◆ Given exercise 1: Collect every line of the records that contains the string "farthest", treating uppercase and lowercase letters as distinct.

━━━━━━

Six Sigma originally referred to the areas plus and minus standard deviations from the average or center point on a bell curve.

The peak of the bell curve is the average or target of a given variable. The standard deviation is a measure of deviation or dispersion from this average. A high standard deviation results in a slow gentle hill. A low standard deviation value creates a high peak around the mean with a steep drop off and short tail.

My college statistics professor Dr. Elinore Pape described deviation as the enemy; as the deviation or dispersion increased, the amount of defective product increased, since more product was statistically likely to fall outside of the acceptance limits. When it comes to product quality, you want most if not all of your product to fall within the limits of what is acceptable. After all, defective product costs money to produce and to repair or throw away.

A three sigma process has around 99% of its product fall within the acceptance limits. Six Sigma quality levels mean that your product falls within the acceptance criteria 3.4 per million parts. This is also defined as having 3.4 defects per million opportunities, such as having only 34 failures per 10 million tries when you roll the dice. Six Sigma is considered the gold standard of quality, because it means products rarely fail or go out of spec without spending an unreasonable amount of money trying to reach perfection.

Some continuous improvement methodologies only use four or five steps instead of the six steps in Six Sigma.
Some continuous improvement methodologies only use four or five steps instead of the six steps in Six Sigma. | Source

Six Steps of Six Sigma

What are the six steps in the Six Sigma? And what occurs at each step? Let's review each step in detail.

1. The Visualize Step

The visualize step is the first step of Six Sigma. What is your burning platform? What is the problem you want to solve? Do you have too many rejects by quality control? Is customer satisfaction too low? Define the problems you want to solve or the overarching issue that needs to be addressed.

2. The Commit Step

Commit to a narrower issue. You can't make perfect product. Narrow down the problem of poor product quality on your most profitable product line or improve customer satisfaction for a particular service. Narrow the general problem to a specific issue to be tackled. What is the specific problem you want to solve? And what resources do you need to solve this problem? What do you have, and what do you need?

3. The Prioritize Step

You've picked the particular problem to solve. Now you have to determine several ways to fix it - and which ones to implement. What solutions are possible given the resources that you have? Can you improve customer wait times by rearranging the facility or set up online check in? Can you afford better manufacturing equipment or do you need to focus on better quality materials or assembly work?

4. The Characterize Step

Before you change the process, get a snapshot of how the process is today. Document your manufacturing process or service operations as they are today. In this step, hard data is collected to document the process in its current state.

The information collected at this stage gives you the metrics by which the Six Sigma project is judged. You should also list the desirable effects of your current operation and undesirable effects that need to be eliminated. Know why you do what you do today so that your new processes incorporate any good practices currently followed.

━━━━━━

◆ Given exercise 2: Quote the passage of the Six Sigma text that opens with the words containing "1. The Visualize" and closes with "do you need?".

(Records)
━━━━━━

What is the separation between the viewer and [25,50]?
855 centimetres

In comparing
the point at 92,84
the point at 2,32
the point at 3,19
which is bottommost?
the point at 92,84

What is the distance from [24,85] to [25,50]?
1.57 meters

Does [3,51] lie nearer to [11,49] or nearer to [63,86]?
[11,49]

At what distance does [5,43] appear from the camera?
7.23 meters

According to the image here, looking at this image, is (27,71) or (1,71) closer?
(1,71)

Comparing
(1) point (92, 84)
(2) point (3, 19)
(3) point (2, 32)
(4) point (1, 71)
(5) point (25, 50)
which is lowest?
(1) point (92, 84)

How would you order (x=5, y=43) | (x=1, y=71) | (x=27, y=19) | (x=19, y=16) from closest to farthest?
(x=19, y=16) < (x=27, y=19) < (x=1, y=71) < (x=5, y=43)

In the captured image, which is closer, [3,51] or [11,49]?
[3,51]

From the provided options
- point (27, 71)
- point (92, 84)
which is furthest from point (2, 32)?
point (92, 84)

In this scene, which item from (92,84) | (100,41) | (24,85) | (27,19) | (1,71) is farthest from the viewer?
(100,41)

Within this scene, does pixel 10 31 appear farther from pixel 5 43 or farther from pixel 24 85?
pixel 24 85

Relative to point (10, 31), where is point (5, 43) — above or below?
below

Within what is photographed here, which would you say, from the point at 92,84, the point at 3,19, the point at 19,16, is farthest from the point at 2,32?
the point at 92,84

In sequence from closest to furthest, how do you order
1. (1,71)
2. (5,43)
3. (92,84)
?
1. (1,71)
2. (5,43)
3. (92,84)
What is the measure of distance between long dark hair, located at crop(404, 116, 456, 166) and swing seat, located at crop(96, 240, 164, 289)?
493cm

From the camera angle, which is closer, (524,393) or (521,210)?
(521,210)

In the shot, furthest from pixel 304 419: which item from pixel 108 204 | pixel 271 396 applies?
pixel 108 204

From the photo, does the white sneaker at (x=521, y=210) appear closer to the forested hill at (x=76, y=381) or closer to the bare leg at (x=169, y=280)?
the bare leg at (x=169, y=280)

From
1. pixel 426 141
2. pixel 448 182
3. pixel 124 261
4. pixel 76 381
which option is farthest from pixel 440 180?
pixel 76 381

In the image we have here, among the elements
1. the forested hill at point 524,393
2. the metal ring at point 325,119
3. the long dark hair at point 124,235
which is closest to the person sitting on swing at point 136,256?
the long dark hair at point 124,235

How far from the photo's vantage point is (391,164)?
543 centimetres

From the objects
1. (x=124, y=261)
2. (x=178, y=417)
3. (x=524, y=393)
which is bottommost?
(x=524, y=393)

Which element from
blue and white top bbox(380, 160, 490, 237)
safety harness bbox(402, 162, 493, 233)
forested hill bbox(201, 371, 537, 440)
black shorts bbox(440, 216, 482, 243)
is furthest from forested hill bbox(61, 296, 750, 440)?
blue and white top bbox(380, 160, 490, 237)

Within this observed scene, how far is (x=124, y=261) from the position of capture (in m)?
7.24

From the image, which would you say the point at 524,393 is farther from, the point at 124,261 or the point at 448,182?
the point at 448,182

━━━━━━

◆ Written answer 1:
How would you order (x=5, y=43) | (x=1, y=71) | (x=27, y=19) | (x=19, y=16) from closest to farthest?
In this scene, which item from (92,84) | (100,41) | (24,85) | (27,19) | (1,71) is farthest from the viewer?
Within what is photographed here, which would you say, from the point at 92,84, the point at 3,19, the point at 19,16, is farthest from the point at 2,32?
which option is farthest from pixel 440 180?

◆ Written answer 2:
1. The Visualize Step

The visualize step is the first step of Six Sigma. What is your burning platform? What is the problem you want to solve? Do you have too many rejects by quality control? Is customer satisfaction too low? Define the problems you want to solve or the overarching issue that needs to be addressed.

2. The Commit Step

Commit to a narrower issue. You can't make perfect product. Narrow down the problem of poor product quality on your most profitable product line or improve customer satisfaction for a particular service. Narrow the general problem to a specific issue to be tackled. What is the specific problem you want to solve? And what resources do you need to solve this problem? What do you have, and what do you need?